Required actions:
(1) For each statement, (a), (b) and (c), say whether it agrees with the "Another Three Years" text. Answer yes or no, and quote the exact words from the text that settle it.

(a) The hospital called during an office Christmas lunch.
(b) The father's death was unexpected.
(c) The mother was the eldest of four children.
(2) Transcribe the passage of the "Another Three Years" text starting with "The sensation of" and going on through "to pass on.".
(3) Answer these questions from the "Another Three Years" text:
(a) How many years were the parents married?
(b) What did the mother die of?
(c) On which anniversaries of the father's death did the writer write about him?

Provided text:
Start of Block

Another Three Years

It’s been three years since Mum died.

I received a phone call from the hospital at around 1:15pm during our office Christmas lunch. I stepped outside to take the call and was told by the attending Doctor that Mum had died of a cardiac arrest and that the hospital staff had honoured her request of not attempting resuscitation. She had been hospitalised leading up to a medical procedure but her slight frame was not up for it.

I had visited her a few days earlier just after she was admitted to hospital and she seemed bright enough but somewhat world-worn.

Her death came a little after two years since my Dad, her husband of 62 years, had died. I have written on both the third and fifth anniversaries of his death and so am doing likewise for Mum. In some senses when Dad died it seemed that Mum was just hanging on for a time but really wanted to be elsewhere.

The sensation of losing a second parent is somewhat different to losing the first one. In my Dad’s case his death had been expected for several weeks whereas Mum’s was unexpected. Losing the first parent is a shock, but you still have one parent left; but with the loss of the second that generation has gone. Dad was an only child, and Mum was the youngest of four and her siblings had preceded her in death by six years by her next-younger sibling; twenty years by her oldest sister; and around 35 years in the case of her only brother.

I miss them both in different ways. There are things I’d like to tell them. World events to discuss. Appropriate grandchild and great grandchild news and antics (respectively) to pass on.

End of Block

Data section:
Start of Block

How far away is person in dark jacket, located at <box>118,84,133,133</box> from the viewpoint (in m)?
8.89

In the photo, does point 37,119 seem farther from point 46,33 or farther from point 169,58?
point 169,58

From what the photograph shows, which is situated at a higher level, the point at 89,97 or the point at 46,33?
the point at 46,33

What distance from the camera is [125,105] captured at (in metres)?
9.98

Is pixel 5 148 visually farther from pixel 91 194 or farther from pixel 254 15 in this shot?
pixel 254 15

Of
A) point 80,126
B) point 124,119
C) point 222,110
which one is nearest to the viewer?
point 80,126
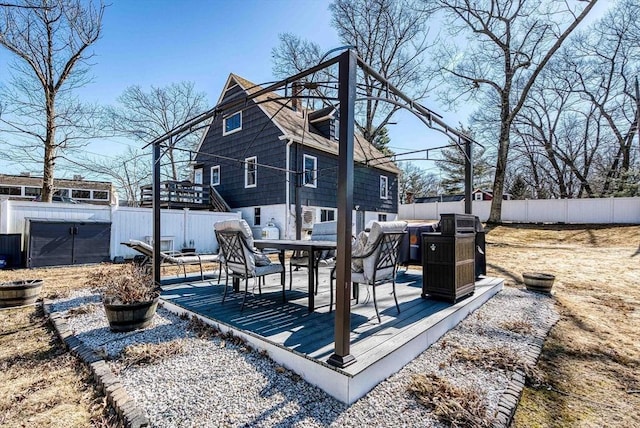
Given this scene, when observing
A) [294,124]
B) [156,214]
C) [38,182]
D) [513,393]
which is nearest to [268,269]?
[156,214]

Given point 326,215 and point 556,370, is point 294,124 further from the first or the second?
point 556,370

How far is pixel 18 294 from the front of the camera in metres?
4.54

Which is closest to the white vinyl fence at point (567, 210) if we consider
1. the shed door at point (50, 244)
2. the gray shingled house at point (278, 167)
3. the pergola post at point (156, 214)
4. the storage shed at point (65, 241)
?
the gray shingled house at point (278, 167)

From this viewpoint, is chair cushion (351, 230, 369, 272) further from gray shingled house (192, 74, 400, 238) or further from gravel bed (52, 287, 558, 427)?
gray shingled house (192, 74, 400, 238)

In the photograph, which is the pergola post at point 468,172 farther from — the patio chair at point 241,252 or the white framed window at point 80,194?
the white framed window at point 80,194

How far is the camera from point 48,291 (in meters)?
5.40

End of Block

List of answers:
(1)
(a) Yes: "I received a phone call from the hospital at around 1:15pm during our office Christmas lunch."
(b) No: "In my Dad’s case his death had been expected for several weeks whereas Mum’s was unexpected."
(c) No: "Mum was the youngest of four"

(2)
The sensation of losing a second parent is somewhat different to losing the first one. In my Dad’s case his death had been expected for several weeks whereas Mum’s was unexpected. Losing the first parent is a shock, but you still have one parent left; but with the loss of the second that generation has gone. Dad was an only child, and Mum was the youngest of four and her siblings had preceded her in death by six years by her next-younger sibling; twenty years by her oldest sister; and around 35 years in the case of her only brother.

I miss them both in different ways. There are things I’d like to tell them. World events to discuss. Appropriate grandchild and great grandchild news and antics (respectively) to pass on.

(3)
(a) 62 years
(b) A cardiac arrest
(c) The third and fifth anniversaries